(urth) The Book of the New Sun vs. A Song of Ice and Fire
David Stockhoff
dstockhoff at verizon.net
Wed Aug 1 05:36:14 PDT 2012
On 8/1/2012 5:56 AM, Daniel Petersen wrote:
> And where Martin’s books are driven by action and intrigue, Wolfe’s
> are driven by unraveling a complex narrative arc with incredibly
> tricksy literary elements.
That's a fine observation in 25 words or fewer, although my initial
impulse was to object to it as an oversimplification.
BNS has plenty of action and intrigue, but it is in a way a set piece.
If there is a "game" in BNS it is between characters barely, if at all,
on the stage. Severian appears to make decisions but even on the surface
is overtly constrained in his choices in the same way any fairy tale
hero is. This is one of the broad authorial winks Wolfe throws our way,
and on catching it the reader begins to sense the many literary strata
that hold Severian as fast as any fossil. From there, the reader
eventually proceeds to full-blown detective mode.
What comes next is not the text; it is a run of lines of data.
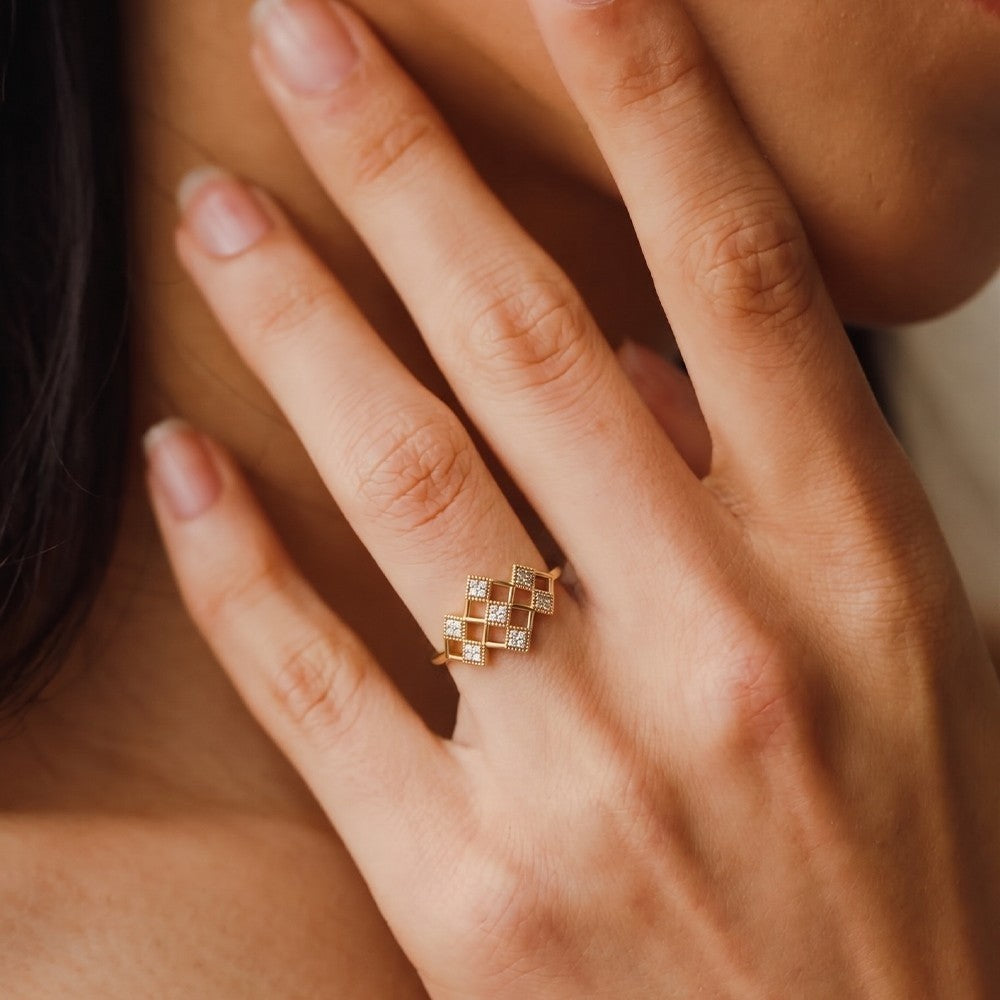 A close-up lifestyle shot of a person's hand wearing a gold ring with a geometric diamond pattern.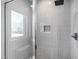 Modern shower with gray tile and glass enclosure at 1610 Carson St, Raleigh, NC 27608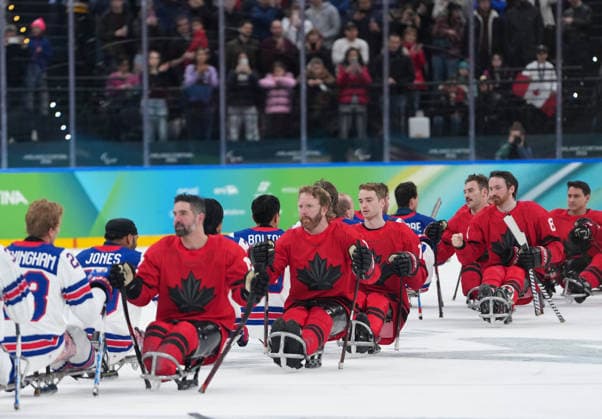 (260316) -- MILAN, March 16, 2026 -- Players of the United States and Canada salute each other after the Para Ice hockey, Eishockey final match between the United States and Canada at the Milan-Cortina 2026 Paralympic Winter games, Winterspiele,Spiele, Summer games in Milan, Italy, March 15, 2026. ) (SP)ITALY-MILAN-CORTINA 2026-PARALYMPIC WINTER GAMES-PARA ICE HOCKEY-USA VS CANADA LixJing 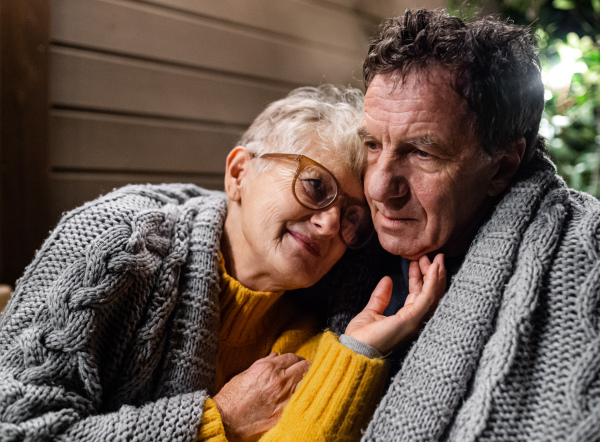 Close-up portrait of senior couple sitting in the evening on terrace, hugging.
But there is a another way Wolfe handles action differently. Not only
does Severian always surprise us, but he downplays his actions as though
they come naturally to him---which of course they do, by definition.
Raised in the Citadel as he was, action and intrigue are /literally
/nothing to him. Where other narrators might directly remind us or boast
of this background, Severian reminds us indirectly (e.g., how others
perceive him) and by sudden, expert displays of violence. His utterly
blase, matter-of-fact view of such things almost makes him Methuselan.
As for Martin's books---does anyone more familiar with them than I think
there is anything /but /a surface level to them?